Materials provided:
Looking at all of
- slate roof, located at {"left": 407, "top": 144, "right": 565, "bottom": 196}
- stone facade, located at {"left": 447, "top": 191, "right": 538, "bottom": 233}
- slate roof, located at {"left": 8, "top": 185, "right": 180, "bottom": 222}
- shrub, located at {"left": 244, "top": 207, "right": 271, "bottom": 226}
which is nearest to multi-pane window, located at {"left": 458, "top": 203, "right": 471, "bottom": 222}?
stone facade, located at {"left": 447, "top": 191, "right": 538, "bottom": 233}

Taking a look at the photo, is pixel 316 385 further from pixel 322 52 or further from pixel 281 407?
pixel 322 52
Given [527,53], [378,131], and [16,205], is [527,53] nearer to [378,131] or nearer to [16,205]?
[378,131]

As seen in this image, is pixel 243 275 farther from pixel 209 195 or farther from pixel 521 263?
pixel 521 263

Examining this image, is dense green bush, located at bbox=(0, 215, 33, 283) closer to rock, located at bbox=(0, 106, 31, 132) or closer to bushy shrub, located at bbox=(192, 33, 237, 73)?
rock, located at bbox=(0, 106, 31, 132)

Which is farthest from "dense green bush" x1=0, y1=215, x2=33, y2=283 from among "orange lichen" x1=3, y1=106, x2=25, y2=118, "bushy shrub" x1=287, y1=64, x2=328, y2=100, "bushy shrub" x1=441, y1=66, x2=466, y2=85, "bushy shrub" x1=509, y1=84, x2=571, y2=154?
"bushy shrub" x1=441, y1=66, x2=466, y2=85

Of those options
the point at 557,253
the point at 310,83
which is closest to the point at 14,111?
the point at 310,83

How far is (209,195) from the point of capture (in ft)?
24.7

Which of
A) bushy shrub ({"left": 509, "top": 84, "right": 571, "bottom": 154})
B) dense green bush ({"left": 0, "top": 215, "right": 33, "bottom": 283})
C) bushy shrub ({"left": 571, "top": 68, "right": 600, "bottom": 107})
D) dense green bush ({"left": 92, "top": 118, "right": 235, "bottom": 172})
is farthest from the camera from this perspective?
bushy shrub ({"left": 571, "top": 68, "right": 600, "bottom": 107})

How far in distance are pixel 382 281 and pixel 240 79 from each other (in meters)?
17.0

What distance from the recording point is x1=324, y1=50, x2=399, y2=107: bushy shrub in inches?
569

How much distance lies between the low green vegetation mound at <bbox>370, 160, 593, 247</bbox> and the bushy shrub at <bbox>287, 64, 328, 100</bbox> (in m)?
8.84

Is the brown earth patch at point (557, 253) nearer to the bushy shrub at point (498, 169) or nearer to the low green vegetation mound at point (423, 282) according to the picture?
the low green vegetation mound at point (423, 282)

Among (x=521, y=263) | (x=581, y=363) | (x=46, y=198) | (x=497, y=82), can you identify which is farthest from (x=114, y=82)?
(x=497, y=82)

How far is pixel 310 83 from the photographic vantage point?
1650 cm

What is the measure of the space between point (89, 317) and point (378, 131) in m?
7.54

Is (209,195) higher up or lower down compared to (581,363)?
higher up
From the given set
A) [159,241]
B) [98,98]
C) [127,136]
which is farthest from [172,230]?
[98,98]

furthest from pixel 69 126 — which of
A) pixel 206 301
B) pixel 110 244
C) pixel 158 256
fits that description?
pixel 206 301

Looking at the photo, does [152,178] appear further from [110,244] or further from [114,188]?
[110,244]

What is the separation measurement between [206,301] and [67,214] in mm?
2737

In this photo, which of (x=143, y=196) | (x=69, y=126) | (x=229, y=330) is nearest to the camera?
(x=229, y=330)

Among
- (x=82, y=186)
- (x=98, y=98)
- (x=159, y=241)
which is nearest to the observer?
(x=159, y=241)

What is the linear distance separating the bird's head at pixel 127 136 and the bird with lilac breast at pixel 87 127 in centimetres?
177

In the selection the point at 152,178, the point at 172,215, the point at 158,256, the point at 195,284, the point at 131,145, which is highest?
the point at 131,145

What this task involves:
Beginning at the line that holds "Among (x=521, y=263)", reproduce each line of the records above down to and including the last one.

Correct result:
Among (x=521, y=263) | (x=581, y=363) | (x=46, y=198) | (x=497, y=82), can you identify which is farthest from (x=114, y=82)?
(x=497, y=82)

How far is pixel 310 83 from the photographic vantage point?
1650 cm

What is the measure of the space between point (89, 317) and point (378, 131) in m?
7.54

Is (209,195) higher up or lower down compared to (581,363)?
higher up
From the given set
A) [159,241]
B) [98,98]
C) [127,136]
which is farthest from [172,230]?
[98,98]

furthest from pixel 69 126 — which of
A) pixel 206 301
B) pixel 110 244
C) pixel 158 256
fits that description?
pixel 206 301

Looking at the photo, does [152,178] appear further from [110,244] or further from [114,188]?
[110,244]

What is the separation measurement between [206,301] and [67,214] in mm?
2737

In this photo, which of (x=143, y=196) | (x=69, y=126) | (x=229, y=330) is nearest to the camera?
(x=229, y=330)

Among
- (x=82, y=186)
- (x=98, y=98)
- (x=159, y=241)
which is nearest to the observer?
(x=159, y=241)

What is the linear distance separating the bird's head at pixel 127 136 and the bird with lilac breast at pixel 87 127 in centimetres?
177

In the selection the point at 152,178, the point at 172,215, the point at 158,256, the point at 195,284, the point at 131,145, which is highest?
the point at 131,145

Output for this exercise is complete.